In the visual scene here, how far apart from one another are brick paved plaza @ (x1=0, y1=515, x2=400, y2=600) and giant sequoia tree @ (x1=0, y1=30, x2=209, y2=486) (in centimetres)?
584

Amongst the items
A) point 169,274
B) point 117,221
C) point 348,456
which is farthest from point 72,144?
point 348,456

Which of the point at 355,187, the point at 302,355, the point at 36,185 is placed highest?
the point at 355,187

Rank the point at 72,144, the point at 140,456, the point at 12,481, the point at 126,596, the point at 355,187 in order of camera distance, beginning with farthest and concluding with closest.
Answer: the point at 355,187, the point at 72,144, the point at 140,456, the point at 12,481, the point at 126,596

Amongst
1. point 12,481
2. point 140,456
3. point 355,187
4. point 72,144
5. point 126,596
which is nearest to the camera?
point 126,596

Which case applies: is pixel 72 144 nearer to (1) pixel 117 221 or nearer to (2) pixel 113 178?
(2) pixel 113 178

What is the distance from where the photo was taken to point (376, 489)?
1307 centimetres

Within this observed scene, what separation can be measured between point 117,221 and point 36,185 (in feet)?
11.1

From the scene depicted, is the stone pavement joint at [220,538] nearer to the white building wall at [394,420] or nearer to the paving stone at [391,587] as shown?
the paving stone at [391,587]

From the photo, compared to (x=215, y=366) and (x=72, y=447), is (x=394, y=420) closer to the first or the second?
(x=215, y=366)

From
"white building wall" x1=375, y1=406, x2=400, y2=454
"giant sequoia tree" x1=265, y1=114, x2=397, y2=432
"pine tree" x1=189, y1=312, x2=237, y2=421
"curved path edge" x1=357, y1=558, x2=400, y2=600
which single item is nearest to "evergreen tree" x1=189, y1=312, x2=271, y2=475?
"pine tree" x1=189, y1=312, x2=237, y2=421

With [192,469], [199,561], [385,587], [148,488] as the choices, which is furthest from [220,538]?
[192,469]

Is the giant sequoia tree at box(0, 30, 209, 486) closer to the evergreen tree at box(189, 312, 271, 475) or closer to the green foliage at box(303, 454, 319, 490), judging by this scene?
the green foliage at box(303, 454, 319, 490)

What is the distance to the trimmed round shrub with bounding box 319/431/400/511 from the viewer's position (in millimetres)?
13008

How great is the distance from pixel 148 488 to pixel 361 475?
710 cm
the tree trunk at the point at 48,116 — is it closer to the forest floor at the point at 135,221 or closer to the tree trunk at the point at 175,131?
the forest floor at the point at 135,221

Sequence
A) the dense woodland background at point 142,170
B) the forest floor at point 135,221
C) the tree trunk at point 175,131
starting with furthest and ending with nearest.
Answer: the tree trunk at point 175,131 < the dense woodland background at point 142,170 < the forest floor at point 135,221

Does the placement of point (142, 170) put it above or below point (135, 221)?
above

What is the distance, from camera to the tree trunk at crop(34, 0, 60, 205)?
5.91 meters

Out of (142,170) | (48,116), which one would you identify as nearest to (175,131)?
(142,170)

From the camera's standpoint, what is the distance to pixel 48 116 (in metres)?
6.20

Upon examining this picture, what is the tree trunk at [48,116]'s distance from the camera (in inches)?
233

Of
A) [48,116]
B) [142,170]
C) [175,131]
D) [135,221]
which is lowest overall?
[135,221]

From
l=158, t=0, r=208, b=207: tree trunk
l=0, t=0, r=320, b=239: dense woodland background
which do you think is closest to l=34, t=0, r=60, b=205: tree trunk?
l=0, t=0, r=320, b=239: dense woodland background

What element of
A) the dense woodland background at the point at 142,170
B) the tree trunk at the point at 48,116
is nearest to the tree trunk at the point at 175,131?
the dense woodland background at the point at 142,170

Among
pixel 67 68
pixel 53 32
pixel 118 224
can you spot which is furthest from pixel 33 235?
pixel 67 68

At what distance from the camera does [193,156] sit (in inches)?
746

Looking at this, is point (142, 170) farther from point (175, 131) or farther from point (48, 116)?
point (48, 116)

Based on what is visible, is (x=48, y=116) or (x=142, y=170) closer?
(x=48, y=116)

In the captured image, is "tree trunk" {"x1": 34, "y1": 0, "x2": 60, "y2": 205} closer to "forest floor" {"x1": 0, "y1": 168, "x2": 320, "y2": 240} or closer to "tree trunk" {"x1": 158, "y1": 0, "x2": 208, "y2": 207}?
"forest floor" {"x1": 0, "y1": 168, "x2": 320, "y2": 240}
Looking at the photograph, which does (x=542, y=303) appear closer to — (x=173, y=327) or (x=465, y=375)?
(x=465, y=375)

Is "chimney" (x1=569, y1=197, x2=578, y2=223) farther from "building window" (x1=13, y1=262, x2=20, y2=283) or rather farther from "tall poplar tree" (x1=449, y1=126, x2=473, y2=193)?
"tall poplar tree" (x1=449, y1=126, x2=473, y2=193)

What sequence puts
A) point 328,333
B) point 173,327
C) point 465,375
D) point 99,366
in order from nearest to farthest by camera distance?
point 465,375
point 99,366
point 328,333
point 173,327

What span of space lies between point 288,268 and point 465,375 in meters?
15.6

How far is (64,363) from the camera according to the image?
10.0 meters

+-------+

> [INSTRUCTION]
Reproduce the part of the listing that opens with the line containing "What span of" and runs through the end of the listing. Keep every line unchanged except the distance figures in the answers, which should each be offset by 134.

> [ANSWER TO THE EXERCISE]
What span of space lies between point 288,268 and point 465,375 in meters?
149.6

How far is (64,363) from the camera according to the image?
144.0 meters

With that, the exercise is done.